• _Task requirements_
Count how many lines in the data below contain the string "closest". Reply with the number alone.

• _Listing_
☆ ☆ ☆ ☆

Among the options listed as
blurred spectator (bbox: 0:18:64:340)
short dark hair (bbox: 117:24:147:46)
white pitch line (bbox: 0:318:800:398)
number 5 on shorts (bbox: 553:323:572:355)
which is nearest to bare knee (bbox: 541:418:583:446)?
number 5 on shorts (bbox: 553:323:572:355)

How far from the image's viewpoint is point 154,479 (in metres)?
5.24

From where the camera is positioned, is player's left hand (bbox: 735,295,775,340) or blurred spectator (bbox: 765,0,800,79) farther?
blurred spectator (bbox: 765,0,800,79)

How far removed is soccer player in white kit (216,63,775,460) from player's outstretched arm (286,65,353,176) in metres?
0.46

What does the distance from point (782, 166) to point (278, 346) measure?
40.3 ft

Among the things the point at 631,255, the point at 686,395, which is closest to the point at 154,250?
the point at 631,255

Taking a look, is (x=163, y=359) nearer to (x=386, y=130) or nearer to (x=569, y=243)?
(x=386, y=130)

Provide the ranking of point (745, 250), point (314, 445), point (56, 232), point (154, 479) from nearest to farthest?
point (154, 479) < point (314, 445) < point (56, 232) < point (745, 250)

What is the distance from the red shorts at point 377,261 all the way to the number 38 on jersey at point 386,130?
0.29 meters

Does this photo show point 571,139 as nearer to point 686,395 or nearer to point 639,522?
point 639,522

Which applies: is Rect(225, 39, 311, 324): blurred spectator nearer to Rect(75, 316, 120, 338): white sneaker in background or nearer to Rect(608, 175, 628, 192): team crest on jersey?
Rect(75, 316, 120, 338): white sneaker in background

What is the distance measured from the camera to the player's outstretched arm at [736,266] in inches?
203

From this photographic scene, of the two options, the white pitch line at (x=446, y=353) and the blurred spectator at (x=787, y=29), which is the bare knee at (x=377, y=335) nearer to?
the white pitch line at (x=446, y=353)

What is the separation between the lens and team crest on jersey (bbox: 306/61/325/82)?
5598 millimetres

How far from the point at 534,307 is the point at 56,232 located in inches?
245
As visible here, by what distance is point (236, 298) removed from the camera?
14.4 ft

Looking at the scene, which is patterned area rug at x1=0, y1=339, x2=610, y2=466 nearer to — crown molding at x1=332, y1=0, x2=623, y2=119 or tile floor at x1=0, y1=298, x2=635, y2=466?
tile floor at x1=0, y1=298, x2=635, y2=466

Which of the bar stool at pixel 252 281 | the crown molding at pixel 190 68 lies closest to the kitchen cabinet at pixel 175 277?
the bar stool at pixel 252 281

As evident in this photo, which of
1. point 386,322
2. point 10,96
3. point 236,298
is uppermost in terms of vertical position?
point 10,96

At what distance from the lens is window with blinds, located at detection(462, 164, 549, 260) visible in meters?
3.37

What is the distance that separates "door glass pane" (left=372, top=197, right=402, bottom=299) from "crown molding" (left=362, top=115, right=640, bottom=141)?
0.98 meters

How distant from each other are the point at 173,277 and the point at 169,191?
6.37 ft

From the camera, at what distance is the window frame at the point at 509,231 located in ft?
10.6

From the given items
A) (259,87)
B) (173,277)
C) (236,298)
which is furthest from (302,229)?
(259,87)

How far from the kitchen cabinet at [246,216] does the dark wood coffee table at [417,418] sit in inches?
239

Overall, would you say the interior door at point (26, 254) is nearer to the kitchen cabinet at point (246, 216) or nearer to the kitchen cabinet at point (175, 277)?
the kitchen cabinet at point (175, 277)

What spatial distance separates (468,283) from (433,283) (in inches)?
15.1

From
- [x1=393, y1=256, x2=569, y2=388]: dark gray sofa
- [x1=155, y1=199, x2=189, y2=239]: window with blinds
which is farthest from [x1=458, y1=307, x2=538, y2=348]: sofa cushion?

☆ ☆ ☆ ☆

• _Reply to the task_
2